Brief 1: Please duplicate the stretch from "Hey, it's only" through "this the better." in the Geolocation email.
Brief 2: In the Geolocation email, which working group is hoped to be chartered once the AC reps respond?

Source text:
┏━━

Hi, Ian-

Ian Hickson wrote (on 5/27/08 7:38 PM):
On Tue, 27 May 2008, Doug Schepers wrote:

That's a very reasonable concern. Since we are hoping for the WebApps WG to be chartered as soon as we hear back from the AC reps (hopefully a couple of weeks or less), it may not be appropriate to do it here...

To clarify, we do consider two weeks to be a "wait".

Hey, it's only a week more than your original proposal. :)


To be honest we're
worried that with vendors already working on products that do Geolocation stuff, we may have waited too long already. The sooner we can get people together to discuss this the better.

Sure, agreed as a general sentiment. But honestly, is there some time pressure such that an extra week or two will cause serious problems? Vendors have been working in this space for many, many years (especially in Japan) and there are already tons of patents and different approaches... is there some particular issue that has more urgency than is generally known, which you'd care to share? Or more likely, is it a case of momentum (which is certainly enough for me)?

┗━━

Excerpted data:
┏━━

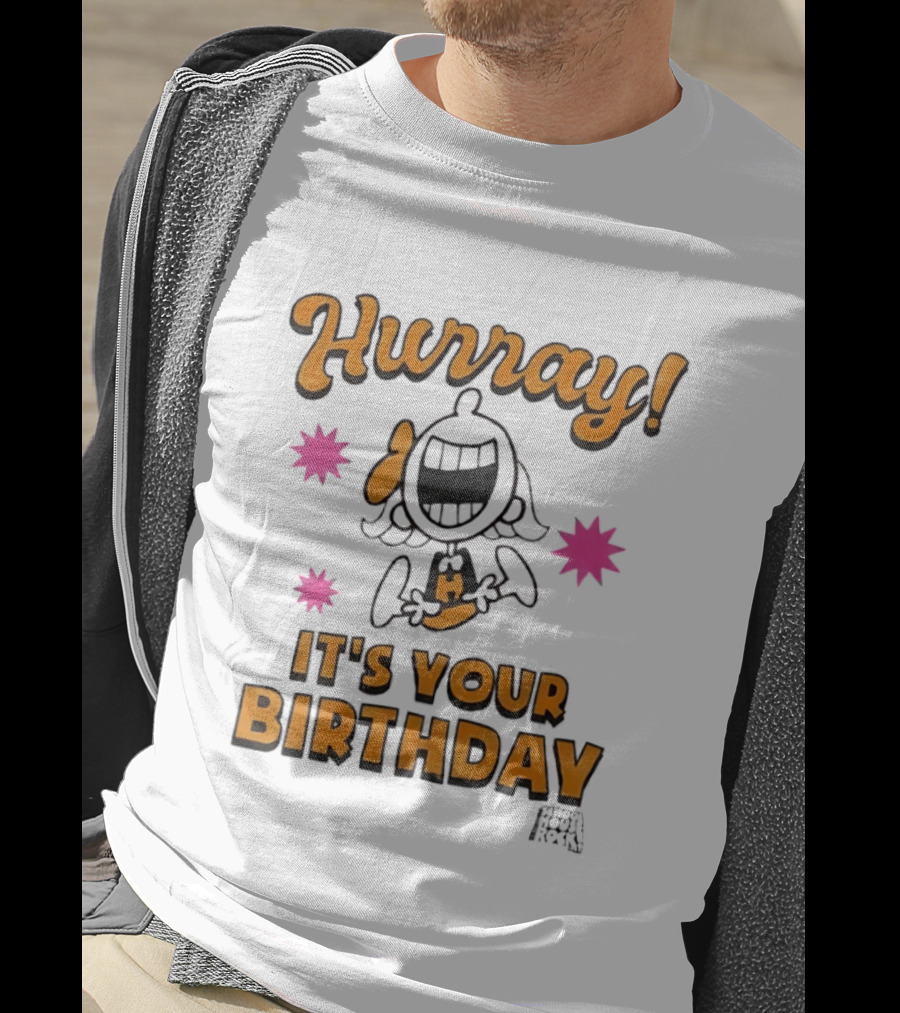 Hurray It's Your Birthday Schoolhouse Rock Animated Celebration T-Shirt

┗━━
┏━━

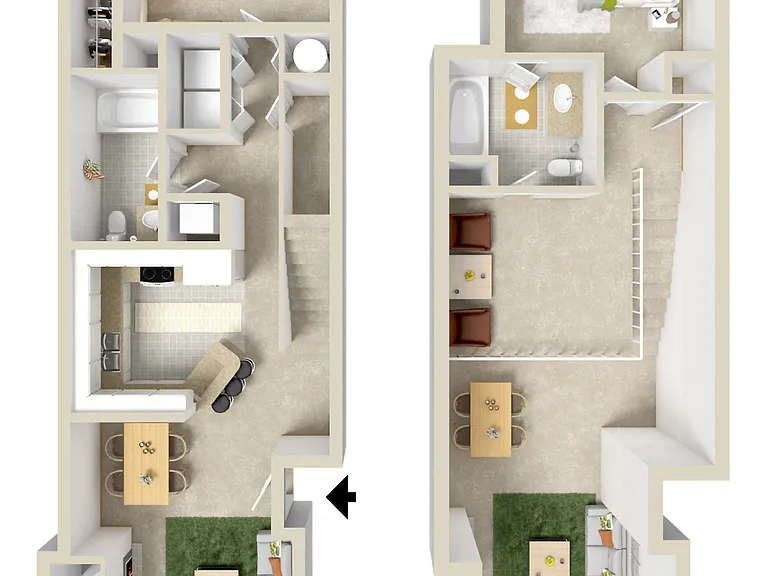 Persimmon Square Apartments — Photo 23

┗━━

Written answer 1:
Hey, it's only a week more than your original proposal. :)


To be honest we're
worried that with vendors already working on products that do Geolocation stuff, we may have waited too long already. The sooner we can get people together to discuss this the better.

Written answer 2: The WebApps WG.